Free Quasitopological Groups

TL;DR

This paper investigates the topological structure of free quasitopological groups, providing explicit constructions, limit descriptions, and characterizations of subspace embeddings, advancing understanding of their properties and relationships to the underlying space.

Contribution

It introduces a direct quotient space construction of free quasitopological groups and characterizes their topology via direct limits and quotient maps, offering new insights into their structure.

Findings

Free quasitopological groups can be constructed as quotient spaces of free semitopological monoids.

The topology of $F_q(X)$ is the direct limit of subspaces $F_q(X)_n$ for $T_1$ spaces.
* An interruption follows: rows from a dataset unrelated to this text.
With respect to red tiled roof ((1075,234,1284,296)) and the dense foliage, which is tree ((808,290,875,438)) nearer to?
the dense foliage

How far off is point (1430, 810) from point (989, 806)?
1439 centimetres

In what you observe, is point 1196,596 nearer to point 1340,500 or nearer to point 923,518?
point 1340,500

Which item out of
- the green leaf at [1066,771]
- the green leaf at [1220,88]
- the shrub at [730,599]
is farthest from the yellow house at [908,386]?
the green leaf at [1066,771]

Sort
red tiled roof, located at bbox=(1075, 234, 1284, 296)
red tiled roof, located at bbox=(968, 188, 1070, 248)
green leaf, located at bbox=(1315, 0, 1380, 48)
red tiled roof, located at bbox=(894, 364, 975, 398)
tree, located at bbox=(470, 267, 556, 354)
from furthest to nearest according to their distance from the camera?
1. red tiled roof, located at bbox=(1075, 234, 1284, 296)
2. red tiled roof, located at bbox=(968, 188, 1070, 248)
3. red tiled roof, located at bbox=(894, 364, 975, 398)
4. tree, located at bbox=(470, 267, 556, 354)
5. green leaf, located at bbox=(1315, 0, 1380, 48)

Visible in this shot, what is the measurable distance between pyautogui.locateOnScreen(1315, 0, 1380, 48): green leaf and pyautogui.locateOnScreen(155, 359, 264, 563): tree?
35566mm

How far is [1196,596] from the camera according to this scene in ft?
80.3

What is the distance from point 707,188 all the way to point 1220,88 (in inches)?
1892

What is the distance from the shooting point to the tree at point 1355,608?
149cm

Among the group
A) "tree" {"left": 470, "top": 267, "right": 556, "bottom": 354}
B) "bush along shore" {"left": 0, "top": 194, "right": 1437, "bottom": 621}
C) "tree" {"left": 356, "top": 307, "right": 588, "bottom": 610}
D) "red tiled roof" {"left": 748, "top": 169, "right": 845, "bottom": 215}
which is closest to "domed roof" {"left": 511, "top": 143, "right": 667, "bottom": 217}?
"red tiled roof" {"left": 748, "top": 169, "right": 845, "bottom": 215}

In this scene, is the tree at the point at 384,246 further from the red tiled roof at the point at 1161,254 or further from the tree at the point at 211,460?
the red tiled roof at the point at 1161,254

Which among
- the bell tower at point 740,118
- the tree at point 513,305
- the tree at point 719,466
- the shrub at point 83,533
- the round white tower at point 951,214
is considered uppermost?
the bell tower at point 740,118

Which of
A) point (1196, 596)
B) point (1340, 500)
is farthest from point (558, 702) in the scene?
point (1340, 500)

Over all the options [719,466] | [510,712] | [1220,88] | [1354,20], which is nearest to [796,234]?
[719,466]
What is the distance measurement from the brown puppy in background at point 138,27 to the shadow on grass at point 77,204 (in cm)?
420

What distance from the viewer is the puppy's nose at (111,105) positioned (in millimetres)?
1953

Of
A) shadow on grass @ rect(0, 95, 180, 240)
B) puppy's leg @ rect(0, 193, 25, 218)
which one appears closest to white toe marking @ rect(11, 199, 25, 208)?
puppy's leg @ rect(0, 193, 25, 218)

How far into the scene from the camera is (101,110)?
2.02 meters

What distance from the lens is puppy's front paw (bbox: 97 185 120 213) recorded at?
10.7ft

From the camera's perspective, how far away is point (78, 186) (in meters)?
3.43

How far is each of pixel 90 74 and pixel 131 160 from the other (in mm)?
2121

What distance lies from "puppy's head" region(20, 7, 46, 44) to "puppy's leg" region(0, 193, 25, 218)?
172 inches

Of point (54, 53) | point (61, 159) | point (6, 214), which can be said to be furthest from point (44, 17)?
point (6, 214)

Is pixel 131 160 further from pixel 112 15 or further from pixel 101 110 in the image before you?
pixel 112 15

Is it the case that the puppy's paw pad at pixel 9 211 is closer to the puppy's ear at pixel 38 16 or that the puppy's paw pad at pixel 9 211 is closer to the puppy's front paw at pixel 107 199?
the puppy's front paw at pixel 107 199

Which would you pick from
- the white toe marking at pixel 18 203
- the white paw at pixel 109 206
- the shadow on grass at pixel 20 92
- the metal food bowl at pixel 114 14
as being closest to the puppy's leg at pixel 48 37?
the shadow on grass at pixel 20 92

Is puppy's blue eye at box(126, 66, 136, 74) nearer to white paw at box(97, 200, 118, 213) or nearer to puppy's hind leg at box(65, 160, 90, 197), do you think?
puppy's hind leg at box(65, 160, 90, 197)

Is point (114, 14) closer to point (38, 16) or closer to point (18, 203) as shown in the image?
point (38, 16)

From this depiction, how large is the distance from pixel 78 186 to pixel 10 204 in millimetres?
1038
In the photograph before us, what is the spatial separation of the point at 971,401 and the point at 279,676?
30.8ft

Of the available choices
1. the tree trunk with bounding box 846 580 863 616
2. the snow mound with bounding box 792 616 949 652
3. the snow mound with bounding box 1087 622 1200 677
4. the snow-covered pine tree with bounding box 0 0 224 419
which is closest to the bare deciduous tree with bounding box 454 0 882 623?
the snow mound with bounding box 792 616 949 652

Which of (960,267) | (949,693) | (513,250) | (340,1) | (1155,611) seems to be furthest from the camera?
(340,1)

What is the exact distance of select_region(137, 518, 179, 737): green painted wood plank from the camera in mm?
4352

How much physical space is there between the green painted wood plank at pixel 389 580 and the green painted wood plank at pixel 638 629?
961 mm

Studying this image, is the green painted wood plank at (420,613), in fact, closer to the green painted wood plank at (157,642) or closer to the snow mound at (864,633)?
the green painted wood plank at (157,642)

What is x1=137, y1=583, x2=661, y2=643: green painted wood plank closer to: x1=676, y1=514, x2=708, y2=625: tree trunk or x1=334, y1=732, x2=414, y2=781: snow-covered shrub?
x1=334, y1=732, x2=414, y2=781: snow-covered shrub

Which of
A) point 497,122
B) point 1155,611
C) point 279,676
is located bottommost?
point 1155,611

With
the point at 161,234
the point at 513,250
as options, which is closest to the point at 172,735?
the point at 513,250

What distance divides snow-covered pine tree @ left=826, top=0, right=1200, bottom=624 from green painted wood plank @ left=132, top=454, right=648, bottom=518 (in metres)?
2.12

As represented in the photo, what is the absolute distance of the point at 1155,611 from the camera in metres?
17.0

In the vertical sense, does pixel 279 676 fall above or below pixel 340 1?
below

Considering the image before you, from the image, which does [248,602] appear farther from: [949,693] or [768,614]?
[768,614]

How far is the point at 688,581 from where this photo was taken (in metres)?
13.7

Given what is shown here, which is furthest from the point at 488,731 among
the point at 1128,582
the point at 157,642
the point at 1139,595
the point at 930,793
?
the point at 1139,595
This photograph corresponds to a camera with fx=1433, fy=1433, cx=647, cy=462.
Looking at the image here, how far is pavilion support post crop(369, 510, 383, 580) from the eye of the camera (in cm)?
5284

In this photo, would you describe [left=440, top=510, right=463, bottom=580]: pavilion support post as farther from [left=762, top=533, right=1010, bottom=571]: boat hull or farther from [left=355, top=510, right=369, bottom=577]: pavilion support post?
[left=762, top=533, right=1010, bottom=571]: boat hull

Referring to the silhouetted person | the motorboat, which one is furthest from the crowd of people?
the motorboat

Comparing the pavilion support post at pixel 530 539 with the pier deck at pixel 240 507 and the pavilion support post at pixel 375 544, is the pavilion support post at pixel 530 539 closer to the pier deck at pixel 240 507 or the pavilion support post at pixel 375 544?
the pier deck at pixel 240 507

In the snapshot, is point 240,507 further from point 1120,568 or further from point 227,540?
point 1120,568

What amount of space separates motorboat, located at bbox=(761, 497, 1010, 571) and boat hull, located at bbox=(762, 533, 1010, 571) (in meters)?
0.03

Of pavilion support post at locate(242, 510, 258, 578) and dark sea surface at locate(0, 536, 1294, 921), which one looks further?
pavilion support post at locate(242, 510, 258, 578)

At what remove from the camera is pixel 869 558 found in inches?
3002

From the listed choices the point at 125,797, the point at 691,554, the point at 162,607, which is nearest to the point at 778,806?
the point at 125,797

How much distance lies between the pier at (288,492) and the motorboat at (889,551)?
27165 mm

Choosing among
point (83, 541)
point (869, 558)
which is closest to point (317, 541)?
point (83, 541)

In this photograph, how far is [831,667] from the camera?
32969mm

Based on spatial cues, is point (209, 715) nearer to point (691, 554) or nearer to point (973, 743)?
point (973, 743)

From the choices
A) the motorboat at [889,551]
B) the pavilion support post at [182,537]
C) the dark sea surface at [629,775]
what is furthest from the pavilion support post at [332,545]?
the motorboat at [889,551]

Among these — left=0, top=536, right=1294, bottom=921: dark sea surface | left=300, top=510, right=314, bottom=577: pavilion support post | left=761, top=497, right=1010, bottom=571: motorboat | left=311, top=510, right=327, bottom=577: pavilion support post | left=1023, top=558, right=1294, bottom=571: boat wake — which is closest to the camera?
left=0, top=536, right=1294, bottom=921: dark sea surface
A subspace $Y$ is closed in $X$ iff $F_q(Y)$ embeds as a closed subspace in $F_q(X)$.

Abstract

In this paper, we study the topological structure of a universal construction related to quasitopological groups: the free quasitopological group $F_q(X)$ on a space $X$. We show that free quasitopological groups may be constructed directly as quotient spaces of free semitopological monoids, which are themselves constructed by iterating product spaces equipped with the "cross topology." Using this explicit description of $F_q(X)$, we show that for any $T_1$ space $X$, $F_q(X)$ is the direct limit of closed subspaces $F_q(X)_n$ of words of length at most $n$. We also prove that the natural map ${\bf i_n}:\coprod_{i=0}^{n}(X\sqcup X^{-1})^{\otimes i}\to F_q(X)_n$ is quotient for all $n\geq 0$. Equipped with this convenient characterization of the topology of free quasitopological groups, we show, among other things, that a subspace $Y\subseteq X$ is closed if and only if the inclusion $Y\to X$ induces a closed embedding $F_q(Y)\to F_q(X)$ of free quasitopological groups.